Gostava de um caderninho de anotações, e achava importante manter uma agenda de telefones em papel, por não acreditar muito naquele backup na nuvem. Nunca conseguiu estabelecer uma relação de intimidade com ela, uma coisa vaporosa demais para ser confiável.
Senhas, então, nem se fale – todas guardadas em um bilhetinho que mantinha na carteira, para poder lembrar no momento de necessidade – super disfarçadas em datas comemorativas, é claro.
Tentava, isso é verdade, se adaptar às novas tecnologias. Usava um notebook com o básico do Office instalado, tinha um perfil no Facebook para ficar atento aos avisos de aniversário dos amigos, e vários grupos no WhatsApp. Sabia até encaminhar mensagens recebidas de um grupo para outro.

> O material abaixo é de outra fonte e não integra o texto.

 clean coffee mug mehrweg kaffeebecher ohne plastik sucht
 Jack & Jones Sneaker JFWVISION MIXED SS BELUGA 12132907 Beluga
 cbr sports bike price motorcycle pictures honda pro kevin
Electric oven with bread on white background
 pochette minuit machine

Apesar de sua fragilidade de contato com o mundo digital, era curioso, determinado e disposto a buscar soluções por conta própria para os desafios da modernidade. Devorava os jornais diários para se atualizar, e foi assim que se deparou com uma enxurrada de matérias sobre metaverso, inteligência artificial e o fenômeno intitulado Chat GPT. Correu a buscar o que isso significava e encontrou uma descrição no Wikipedia, o que, se fosse há décadas, seria chamado de “pai dos burros”: Um chatbot online de inteligência artificial desenvolvido pela OpenAI, que combina "Chat", referindo-se à sua funcionalidade de chatbot, e "GPT", que significa Generative Pre-trained Transformer, um tipo de modelo de linguagem grande.

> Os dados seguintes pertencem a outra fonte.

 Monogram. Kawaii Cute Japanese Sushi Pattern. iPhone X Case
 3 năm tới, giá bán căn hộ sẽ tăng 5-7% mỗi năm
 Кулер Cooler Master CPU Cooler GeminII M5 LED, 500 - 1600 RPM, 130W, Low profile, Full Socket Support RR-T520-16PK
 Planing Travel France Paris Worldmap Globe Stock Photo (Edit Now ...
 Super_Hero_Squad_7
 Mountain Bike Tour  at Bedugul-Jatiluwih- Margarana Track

Se sentiu um jurássico tentando decifrar o teorema de Pitágoras, mas decidiu que iria tentar contato com essa tal de entidade artificial que se apresentava como ChatGPT.
E assim o fez. Entrou no site e foi solicitado a criar uma conta, aquele processo que, para quem não é nativo digital, sempre causa uma certa ansiedade. Na hora de digitar a senha do seu e-mail, errou. Consultou o bilhetinho de senhas e tentou novamente. Só não contava como fato de que há tempos não atualizava as trocas que volta e meia os sites pedem para fazer... Negada novamente!
Isso o foi suficiente para que a inteligência artificial entrasse em alerta e solicitasse uma verificação de identidade, uma prova de que estava interagindo com uma pessoa real. Apresentou uma sequência de formas para montar, que ele imaginou ser um artifício maquiavélico para medir o Q.I. de quem não consegue acertar sua própria senha. Em pânico, como se estivesse tentando entrar sem visto num país estrangeiro, o pobre coitado se embaralhou na seleção dos quadradinhos para clicar e... Negado!
Tomou um copo d’água, se acalmou e voltou para a próxima tentativa de provar que era humano. Aos seus olhos míopes e cansados, aquela sequência começou a dançar, os dedos tremularam, e ele foi novamente reprovado. A tela bloqueou e, em letras pretas apareceu a seguinte mensagem:
Identificamos que você é um robô, portanto seu acesso ao ChatGPT está, irrevogavelmente, negado!